Learning opportunities abound, as this event has almost everything someone could possibly want to learn. Classes include conservation, turkey hunting, turkey calling, elk hunting, elk calling and waterfowl hunting. But, the fun is only beginning. Women can also learn about building emergency shelters, trapping and fur handling, fishing, wilderness survival, leather works, trap shotgun shooting, beginner muzzle loading, Dutch oven cooking, hiking and backpacking that includes a guided hike.
Women can also learn archery, including practice on a 3D archery course to simulate bow hunting situations, as well as how to compete in 3D archery competitions.
“We also have a turkey calling contest and the winner is crowned ‘Queen Gobbler’ each year during this event,” Butt said. “It is hard to believe that I started this six years ago with only four ladies in attendance, and on my sixth year it has grown to 72,” she said. “I am so excited each and every year to host this special event!

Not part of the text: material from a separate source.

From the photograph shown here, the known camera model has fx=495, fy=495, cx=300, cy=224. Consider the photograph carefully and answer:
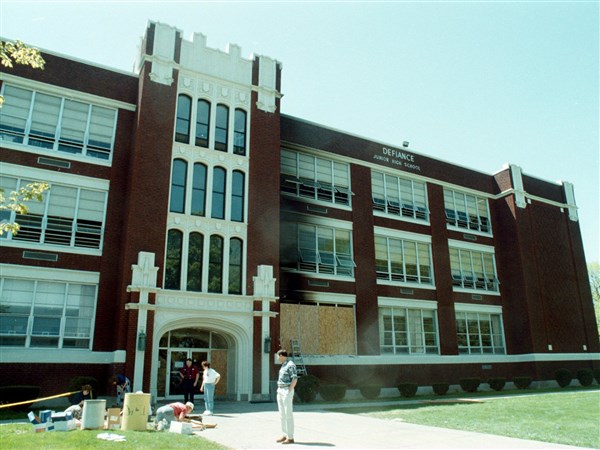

“My goal is to give youth and ladies an introduction to outdoor skills and training opportunities as well as educate them all on the importance of conservation. Whether they are there to learn how to hunt or fish, or perhaps they just want to learn how to set up camp and take their children camping or fishing, we hope to preserve our hunting heritage in all walks of life. Hunting can no longer survive on man alone. We need to focus on our youth and ladies in the sport. If I've reached at least one and they are hooked, then I've done my job.”
Butt said many women drive in from Arizona, Texas, South Carolina, Florida, Michigan and Alabama to attend events.
“Not only do these ladies leave with outdoor skills, they leave with friendships and a bond with each other that will last a lifetime,” she said. “It is probably the most rewarding feeling ever!”
In addition to the chapter’s above events, attendees also participate in several local events with their JAKES Take Aim trailer to encourage youth to get involved in the shooting sports, learn about conservation and experience a “talking turkey” class on how to properly use turkey calls.
At the end of all the events, Butt is not ready to slow down.
“I would like to get a Wheelin’ Sportsmen Day set up at Sportsman's Warehouse to offer turkey calling/hunting skills seminars and maybe even give away a turkey hunt to a disabled hunter,” she said.
“I could NOT do any of these events without our amazing, hard-working committee members, volunteers and instructors. I thank them so much for giving up their time to help with our organization. They truly are my heroes.”